Browser Fingerprinting For Product and Growth Teams

May 7, 2022
May 7, 2022
Browser fingerprinting for growth teams

Behind the scenes of all analytics, attribution and anti-fraud tools is an identifier that can track returning visits from a logged-out visitor. Cookies, IP addresses and local storage have been traditionally used for this purpose, but they have drawbacks, particularly if the traffic has a high rate of incognito browsing. With a highly accurate identifier it becomes much easier for developers to analyze visitor behavior, personalize web experiences, and collect reliable attribution data.

Browser fingerprinting technologies are a cornerstone technology for visitor identification that cuts through spoofing attempts to accurately identify users. Our open source browser fingerprinting library has over 16K stars on Github and is used by 8,000+ websites, including 12% of the top 500 by traffic. Fingerprinting techniques on their own have been found to be over 90% accurate in correctly identifying a unique user in the browser, and when used in conjunction with usage history, fuzzy matching, and probability engines, this accuracy can be further improved.

How Fingerprinting Works

Identifying a Vehicle

Here’s an analogy: let’s say you’re a detective in a large city trying to find the driver of one specific car, as captured by a security camera. To find this car your plan is to go to a busy intersection and take note of all the details of passing cars until you find one that matches the vehicle on the security camera. Ideally, you would like to be able to uniquely identify the car, such that only one vehicle in the city matches your description, otherwise you’ll have to question multiple drivers.

If the security camera caught some basic details (or signals) about the car, you’ll be able to narrow your search considerably:

  • Color (red)
  • Manufacturer (Ford)
  • Type of car (truck)

# # # # #

*Your instructions*. From the browser fingerprinting article above, list every car detail the security camera in the vehicle analogy is said to have caught, along with the value given for each.

# # # # #

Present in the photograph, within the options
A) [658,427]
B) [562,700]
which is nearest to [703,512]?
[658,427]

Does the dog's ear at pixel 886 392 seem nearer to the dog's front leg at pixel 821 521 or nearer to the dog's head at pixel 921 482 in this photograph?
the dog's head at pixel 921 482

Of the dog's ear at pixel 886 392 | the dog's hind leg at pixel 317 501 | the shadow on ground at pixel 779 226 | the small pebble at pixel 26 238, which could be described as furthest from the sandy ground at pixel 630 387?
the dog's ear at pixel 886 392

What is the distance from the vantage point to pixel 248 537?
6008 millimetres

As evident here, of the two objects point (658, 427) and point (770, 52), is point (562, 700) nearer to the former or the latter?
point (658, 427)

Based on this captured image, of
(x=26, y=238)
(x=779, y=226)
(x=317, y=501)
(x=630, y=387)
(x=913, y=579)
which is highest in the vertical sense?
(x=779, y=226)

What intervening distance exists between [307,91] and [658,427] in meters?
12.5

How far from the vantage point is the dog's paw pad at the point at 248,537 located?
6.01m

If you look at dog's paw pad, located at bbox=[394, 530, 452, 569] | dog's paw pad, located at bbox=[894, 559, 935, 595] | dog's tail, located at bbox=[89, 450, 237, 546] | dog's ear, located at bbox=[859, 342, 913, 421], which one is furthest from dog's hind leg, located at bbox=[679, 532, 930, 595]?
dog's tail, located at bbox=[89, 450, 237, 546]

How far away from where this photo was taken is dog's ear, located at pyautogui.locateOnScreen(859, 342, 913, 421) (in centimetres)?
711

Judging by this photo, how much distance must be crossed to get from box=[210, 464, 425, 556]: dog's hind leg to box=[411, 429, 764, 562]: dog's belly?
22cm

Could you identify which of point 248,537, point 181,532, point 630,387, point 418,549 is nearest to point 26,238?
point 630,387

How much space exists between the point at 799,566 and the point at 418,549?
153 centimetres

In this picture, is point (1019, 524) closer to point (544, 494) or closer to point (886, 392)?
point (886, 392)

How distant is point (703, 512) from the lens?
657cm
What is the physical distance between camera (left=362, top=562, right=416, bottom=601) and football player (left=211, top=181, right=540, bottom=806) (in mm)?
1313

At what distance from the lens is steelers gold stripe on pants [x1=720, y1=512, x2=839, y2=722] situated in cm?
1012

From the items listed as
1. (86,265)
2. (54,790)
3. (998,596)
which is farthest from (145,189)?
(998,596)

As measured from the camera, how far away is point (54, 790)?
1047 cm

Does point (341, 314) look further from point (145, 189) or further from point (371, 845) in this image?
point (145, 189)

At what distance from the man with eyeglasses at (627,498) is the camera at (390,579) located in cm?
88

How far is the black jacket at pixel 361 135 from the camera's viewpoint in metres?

# # # # #

*Correct response*.
- Color: red
- Manufacturer: Ford
- Type of car: truck